▸ **CONSIGNE**
Réécris le passage de l'extrait ci-dessous qui commence aux mots «Mais ils m’ont» et s'achève sur «leur ai dit.», en mettant «assurance» à la place de «garantie».

▸ **EXTRAIT CHOISI**
Mais ils m’ont dit: «Votre nom est là comme Présidente de Sri Aurobindo Society» – Mon nom est là pour donner une garantie tout à fait matérielle que l’argent donné sera utilisé vraiment, réellement, pour l’Œuvre à accomplir et pas pour autre chose; c’est une garantie morale et purement pratique, pas autre chose. Ce sont des gens à qui l’on ne demande même pas de comprendre ce que Sri Aurobindo a dit: on leur demande simplement de participer. Les autres du World-Union, c’est une autre affaire: ils se placent sur un plan tout à fait idéal, ils veulent préparer le monde à recevoir (riant) le Supramental! – Qu’ils le préparent! Ça ne fait rien, ils ne feront rien du tout, ou très peu. Ça n’a pas d’importance. Voilà mon point de vue. Et je le leur ai dit.

Je leur ai dit, d’ailleurs, qu’il était préférable qu’ils ne fassent rien ici – qu’ils fassent cela à Tapogiri, dans l’Himalaya, ou ailleurs. Et c’est entendu. Il y a eu un «séminaire» ici (qui d’ailleurs était un parfait fiasco), mais c’était arrangé avant, depuis longtemps: ils avaient invité des gens qui avaient promis de venir (je crois d’ailleurs qu’il y en avait très peu), et cela n’a qu’une importance tout à fait secondaire. Mais je leur ai dit: «C’est la dernière fois: ici, plus. À Tapogiri, tant que vous voudrez: c’est un très bel endroit, c’est sur la montagne, c’est très joli, on y va en été, on fait une cure de grand air et... on échange quelques balivernes»!

Ce qui m’avait choqué... Tu sais que je sors très peu de chez moi, mais chaque fois que je venais à l’Ashram pour un darshan ou pour te voir, toujours, comme par hasard, je trouvais J dans un coin avec un visiteur européen. La répétition de cette coïncidence m’a fait réfléchir. Je me suis dit: mais qu’est-ce qu’il fait avec TOUS les Européens visiteurs, systématiquement?! Et cela m’a choqué parce que je me suis mis par l’imagination à la place de ces visiteurs et je me suis dit: suppose que, toi, tu viennes pour la première fois à l’Ashram, très ouvert, à la recherche d’une grande vérité, et tu tombes sur ce Monsieur qui te dit: Sri Aurobindo = World Union. Eh bien, ma première réaction serait de dire: «Je m’en vais, ça ne m’intéresse pas.»

C’est un test, mon petit, c’est un très bon test! Il y a beaucoup de choses comme cela...

Tu sais qu’il y a une personne ici, Mridou, que tu connais (le tonneau!), c’est une personne qui raconte à tout le monde... (pendant très longtemps elle avait une clientèle parce qu’elle préparait des sucreries indiennes et les Européens allaient chez elle pour goûter), c’est une femme qui, quand il n’y a pas de potins, en invente! Toutes les ordures que l’on peut dire, elle les dit à tous les gens qui viennent. On m’a signalé le fait. Je me souviens, autrefois, Sir Akbar qui venait de Hyderabad m’avait prévenue; il m’a dit: «Vous savez, c’est la seconde Mère de l’Ashram, faites attention!» J’ai répondu: «C’est un bon test: les gens qui n’ont pas imédiatement le sentiment de ce que c’est ne sont pas dignes de venir ici.»

▸ **DONNÉES BRUTES**
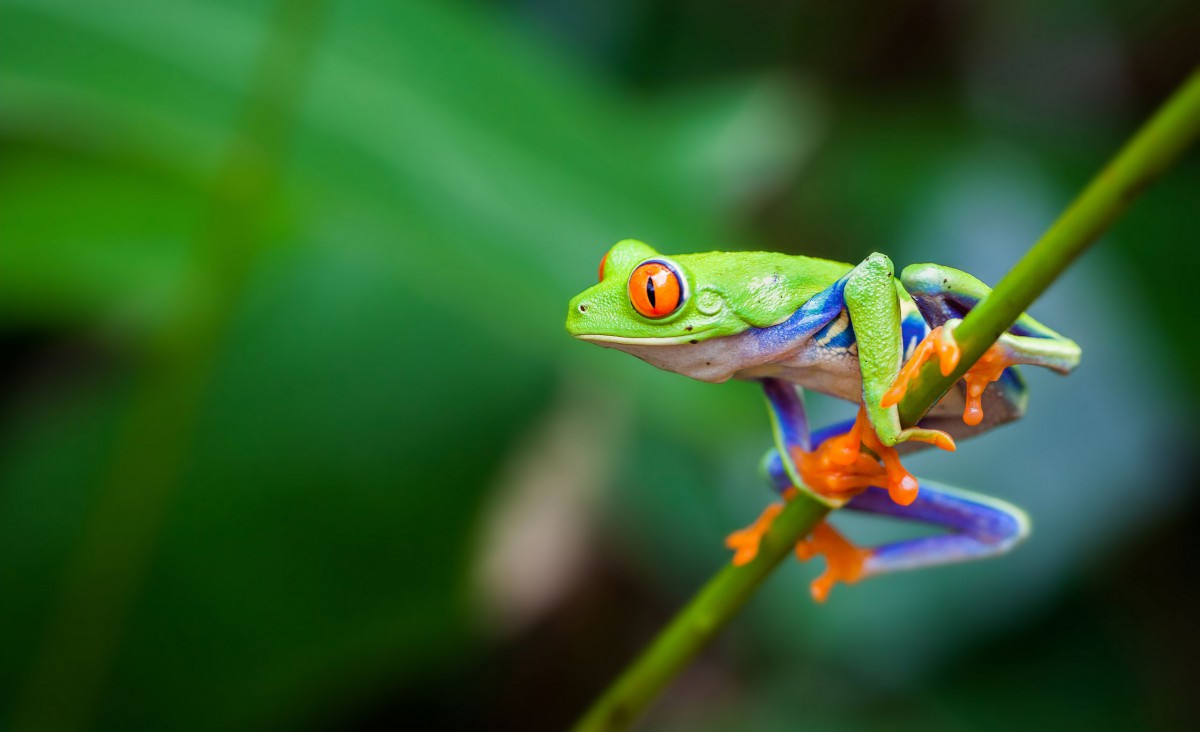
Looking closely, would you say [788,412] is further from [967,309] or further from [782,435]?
[967,309]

▸ **CORRIGÉ**
Mais ils m’ont dit: «Votre nom est là comme Présidente de Sri Aurobindo Society» – Mon nom est là pour donner une assurance tout à fait matérielle que l’argent donné sera utilisé vraiment, réellement, pour l’Œuvre à accomplir et pas pour autre chose; c’est une assurance morale et purement pratique, pas autre chose. Ce sont des gens à qui l’on ne demande même pas de comprendre ce que Sri Aurobindo a dit: on leur demande simplement de participer. Les autres du World-Union, c’est une autre affaire: ils se placent sur un plan tout à fait idéal, ils veulent préparer le monde à recevoir (riant) le Supramental! – Qu’ils le préparent! Ça ne fait rien, ils ne feront rien du tout, ou très peu. Ça n’a pas d’importance. Voilà mon point de vue. Et je le leur ai dit.